3. Task Management: The process of managing a task through its lifecycle, including planning, testing, tracking, and reporting. It involves managing all aspects of a task, including its status, priority, time, and resources allocated, among others.
4. Work Visualization: The practice of representing work items, workflows, and processes in a visible manner using tools such as Kanban boards, Gantt charts, or flow diagrams to allow for better understanding and management of tasks.
5. Workflow: The sequence of processes through which a piece of work passes from initiation to completion. It's a defined series of tasks within an organization to produce a final outcome.
6. Hierarchical Structure: An organizational structure where every entity in the organization, except one, is subordinate to a single other entity. This refers to the arrangement of items in a graded series.
7. On-Premises: Refers to software and technology that is installed and runs on the premises of the person or organization using the software, rather than at a remote facility such as a server farm or cloud.
8. Data Security: The practice of protecting digital information from unauthorized access, corruption, or theft throughout its lifecycle.
9. Customization: The process of modifying a software application or system to tailor it to the specific needs or preferences of the user or organization.
10. Integration: The practice of linking together different computing systems and software applications physically or functionally, to act as a coordinated whole.
11. Visualization: The technique of creating images, diagrams, or animations to communicate a message. In a business context, visualization tools are used to illustrate data or processes.
12. Workspace: A virtual space used to organize various aspects of work within a software tool. It can include tools, data, and resources needed to complete specific tasks or projects.
13. Folder: In the context of process management tools, a folder is a virtual container used to group similar workspaces or projects, contributing to organized information structure.
14. Space: Refers to a virtual environment within a project management or work coordination tool that contains and organizes cards or tasks relevant to a specific project or topic.
15. Cards: Used in project management and software development tools, cards represent individual tasks, issues, or items that need tracking or action. They usually contain information like descriptions, comments, attachments, and deadlines.
16. Card Status: An indicator that shows the current condition or phase of a task within its lifecycle, such as "To Do," "In Progress," or "Done."
17. Card Activity Stream: A log or record that captures all the activities and updates that occur on a specific task or item within the project management system.
18. Card Blocker: A term used to describe any obstacle or issue that prevents a task from moving forward or being completed.
19. Card Grouping: The categorization of cards within a project or a board based on certain characteristics such as task type, urgency, or responsible person.
20. Card Issue: A specific problem or challenge associated with a task or card that needs to be resolved to move forward with the project.
21. Card Relation: A dependency link between two tasks or cards, indicating that the progress or completion of one may affect the other.
22. Card Statistics: Data and analytical insights provided about the performance and completion rates of tasks within a project management tool.

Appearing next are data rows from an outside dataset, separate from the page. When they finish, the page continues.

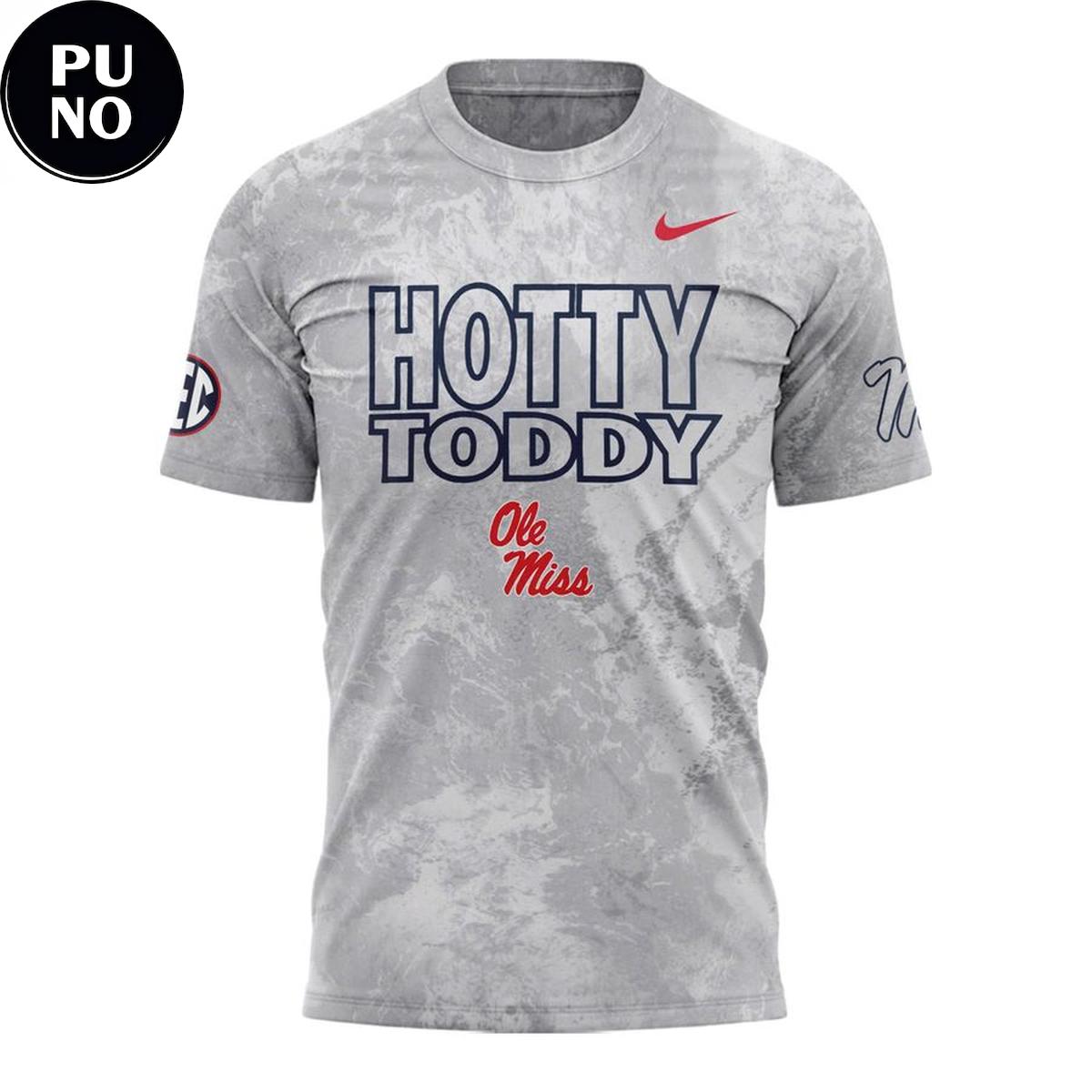 Ole Miss Rebels 2026 Wear White Camo Hoodie T-Shirt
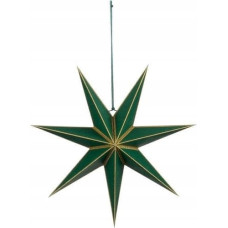 Edelman GWIAZDA DEKORACYJNA WISZĄCA PAPIEROWA FSC 14x45CM ZIELONA 7 RAMION MICA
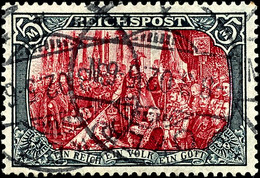 5 M. Reichspost, Type IV, Sauber Gestempelt OKER 8.3.02, Tadellos, Kabinett, Gepr. Richter Und Fotoattest Jäschke BPP "D - Other & Unclassified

23. Dates in Cards: Specific dates assigned to tasks for planning and tracking purposes, including start dates, end dates, due dates, and reminders.
24. Gantt Chart: A type of bar chart that illustrates a project schedule. It shows the start and finish dates of the various elements of a project.
25. Grouping: The action of organizing items into categories; in process management, it involves assembling tasks or cards that share common features or attributes.